Dempsey’s larger point was that the rules of engagement change in the waning minutes of a World Cup match. And despite FIFA officials’ pre-tournament warnings that no contact would be allowing during all-important corner kicks, that hasn’t proven the case.

It likely never will be known which transgression among many caught Coulibaly’s eye. But as the World Cup marches on, it appears that each referee tolerates a different amount of physicality in front of the goal. And it’s up to players to figure out if that standard is a strait-laced gentleman’s game or soccer’s version of mixed martial arts — and to push that limit to its fullest.

“You have to gauge that,” Dempsey said. “The ref in this game (Slovenia) was letting things go in the box, so you’ve got to be physical. If someone has their arms around you, I’m not gonna sit there and be like: ‘Okay, this is fun,’ I’m going to try to bust out of it and get in position to score a goal.”

If the limit of what’s permissible is murky in this World Cup, as Dempsey suggests, it’s sure to be tested anew when the United States faces Algeria on Friday knowing that only a victory will guarantee passage to the next round. Algeria, scoreless through two matches, will be equally desperate for a victory to avoid the shame of a last-place finish in Group C.

The Americans have demonstrated a disturbing knack for falling behind early, conceding a goal to England after four minutes of play and allowing Slovenia a first score at the 13-minute mark.

But they rallied on both occasions, pushing the pace to an exhausting extent after falling behind, 2-0, against Slovenia.

“We’re in a World Cup,” Dempsey said. “We’re going to be so motivated, that’s not going to affect us. We know what we’ve got to do to get our minds and bodies right for this game. We’re going to give everything we have. We’re going to leave our lungs and our heart on the field.”

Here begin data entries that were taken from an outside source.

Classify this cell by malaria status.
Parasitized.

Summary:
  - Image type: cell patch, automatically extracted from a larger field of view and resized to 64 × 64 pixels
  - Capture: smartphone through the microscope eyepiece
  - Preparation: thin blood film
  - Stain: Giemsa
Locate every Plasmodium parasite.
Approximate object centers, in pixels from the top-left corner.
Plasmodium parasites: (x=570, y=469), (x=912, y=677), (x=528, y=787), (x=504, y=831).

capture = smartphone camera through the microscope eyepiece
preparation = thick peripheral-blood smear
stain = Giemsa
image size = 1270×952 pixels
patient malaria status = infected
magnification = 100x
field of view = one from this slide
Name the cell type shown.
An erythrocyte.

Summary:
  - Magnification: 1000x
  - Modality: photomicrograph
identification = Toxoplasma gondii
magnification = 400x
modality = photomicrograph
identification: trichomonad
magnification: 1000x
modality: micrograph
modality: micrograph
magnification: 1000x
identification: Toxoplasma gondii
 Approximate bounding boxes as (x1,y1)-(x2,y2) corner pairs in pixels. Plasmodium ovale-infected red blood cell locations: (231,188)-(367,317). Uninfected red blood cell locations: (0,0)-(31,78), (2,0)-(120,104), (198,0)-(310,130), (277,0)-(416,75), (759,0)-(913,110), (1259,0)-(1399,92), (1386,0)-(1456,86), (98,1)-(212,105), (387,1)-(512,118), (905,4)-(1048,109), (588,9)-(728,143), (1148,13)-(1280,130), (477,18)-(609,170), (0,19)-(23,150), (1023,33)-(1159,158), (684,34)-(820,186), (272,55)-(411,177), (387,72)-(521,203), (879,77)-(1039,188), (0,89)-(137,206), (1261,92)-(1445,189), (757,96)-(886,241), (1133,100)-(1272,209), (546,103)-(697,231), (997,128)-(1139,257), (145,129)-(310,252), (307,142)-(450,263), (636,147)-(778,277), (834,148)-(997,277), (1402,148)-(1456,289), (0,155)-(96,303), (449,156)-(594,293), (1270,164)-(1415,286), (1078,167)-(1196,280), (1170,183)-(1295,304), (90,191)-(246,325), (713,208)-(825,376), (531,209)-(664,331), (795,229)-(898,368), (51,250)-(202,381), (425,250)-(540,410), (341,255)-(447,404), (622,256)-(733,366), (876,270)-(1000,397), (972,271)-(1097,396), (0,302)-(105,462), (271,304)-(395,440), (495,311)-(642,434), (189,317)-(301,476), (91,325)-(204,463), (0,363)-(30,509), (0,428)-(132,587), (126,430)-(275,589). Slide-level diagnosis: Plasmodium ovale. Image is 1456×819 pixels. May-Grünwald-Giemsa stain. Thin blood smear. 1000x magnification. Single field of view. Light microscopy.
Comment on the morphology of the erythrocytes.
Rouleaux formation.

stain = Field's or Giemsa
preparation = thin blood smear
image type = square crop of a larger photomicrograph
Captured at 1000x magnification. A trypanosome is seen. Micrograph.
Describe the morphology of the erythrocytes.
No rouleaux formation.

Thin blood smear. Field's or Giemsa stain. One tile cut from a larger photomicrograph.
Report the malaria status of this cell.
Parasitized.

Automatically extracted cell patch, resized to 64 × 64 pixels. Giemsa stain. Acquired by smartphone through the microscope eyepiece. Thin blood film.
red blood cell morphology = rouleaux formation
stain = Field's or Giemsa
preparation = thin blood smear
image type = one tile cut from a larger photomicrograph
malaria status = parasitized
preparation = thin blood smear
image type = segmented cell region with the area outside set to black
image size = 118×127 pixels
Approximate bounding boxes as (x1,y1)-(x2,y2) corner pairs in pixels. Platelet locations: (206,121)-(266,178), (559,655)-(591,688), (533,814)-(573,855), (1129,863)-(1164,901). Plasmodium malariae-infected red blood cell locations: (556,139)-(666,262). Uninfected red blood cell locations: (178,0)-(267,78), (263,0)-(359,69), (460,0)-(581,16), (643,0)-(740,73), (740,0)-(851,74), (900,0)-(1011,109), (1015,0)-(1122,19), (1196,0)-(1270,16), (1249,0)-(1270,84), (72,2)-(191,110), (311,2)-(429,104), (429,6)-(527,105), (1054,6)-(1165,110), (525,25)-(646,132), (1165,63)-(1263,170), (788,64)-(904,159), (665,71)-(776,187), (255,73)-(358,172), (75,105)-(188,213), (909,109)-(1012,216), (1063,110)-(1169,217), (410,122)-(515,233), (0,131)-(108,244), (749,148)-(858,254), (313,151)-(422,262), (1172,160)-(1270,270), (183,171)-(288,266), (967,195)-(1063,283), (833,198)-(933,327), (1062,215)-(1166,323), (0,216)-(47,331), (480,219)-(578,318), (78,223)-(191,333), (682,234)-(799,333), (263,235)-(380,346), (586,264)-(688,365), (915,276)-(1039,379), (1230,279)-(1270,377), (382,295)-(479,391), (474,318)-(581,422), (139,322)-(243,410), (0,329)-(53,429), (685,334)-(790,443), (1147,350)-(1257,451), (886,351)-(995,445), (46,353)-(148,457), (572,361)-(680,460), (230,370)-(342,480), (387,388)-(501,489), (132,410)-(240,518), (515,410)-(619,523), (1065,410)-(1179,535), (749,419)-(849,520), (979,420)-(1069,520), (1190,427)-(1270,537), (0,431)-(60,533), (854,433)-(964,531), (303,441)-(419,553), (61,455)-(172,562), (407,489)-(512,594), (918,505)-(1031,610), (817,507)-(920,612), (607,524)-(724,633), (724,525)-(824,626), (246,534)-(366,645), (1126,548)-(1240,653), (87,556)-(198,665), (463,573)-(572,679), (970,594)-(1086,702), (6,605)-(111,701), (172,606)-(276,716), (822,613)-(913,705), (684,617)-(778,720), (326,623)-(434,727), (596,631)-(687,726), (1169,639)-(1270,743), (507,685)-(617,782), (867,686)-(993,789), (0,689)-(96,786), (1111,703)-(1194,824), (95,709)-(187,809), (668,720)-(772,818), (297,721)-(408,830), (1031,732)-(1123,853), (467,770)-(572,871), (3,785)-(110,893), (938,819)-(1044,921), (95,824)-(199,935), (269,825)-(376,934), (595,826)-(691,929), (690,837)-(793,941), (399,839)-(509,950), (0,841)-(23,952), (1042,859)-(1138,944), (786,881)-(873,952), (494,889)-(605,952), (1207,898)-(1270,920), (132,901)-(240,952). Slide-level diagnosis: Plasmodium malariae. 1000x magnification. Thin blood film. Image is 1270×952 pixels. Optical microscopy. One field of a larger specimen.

U.S. goalkeeper Tim Howard says he’s confident his team will manage the fine line between necessary aggression and the foolishness that often results in penalties.

“If tackles start flying in, and we need to stand up for ourselves — you best believe we will,” Howard said. “I don’t expect anything terrible to go on. But you know what it’s like at this level, particularly with the last 90 minutes. Everything is on the line. Emotions run high.”

Although sequestered on a dairy farm north of Johannesburg, U.S. players have gotten word of the outrage among their supporters back home over the call that nullified Edu’s goal. And it has been gratifying, Howard said, knowing so many Americans are invested in their results.

“For our American fans to be so up in arms about it does show that, number one, they care,” Howard said, “and number two, they are getting hip to the game and starting to understand how it all works.”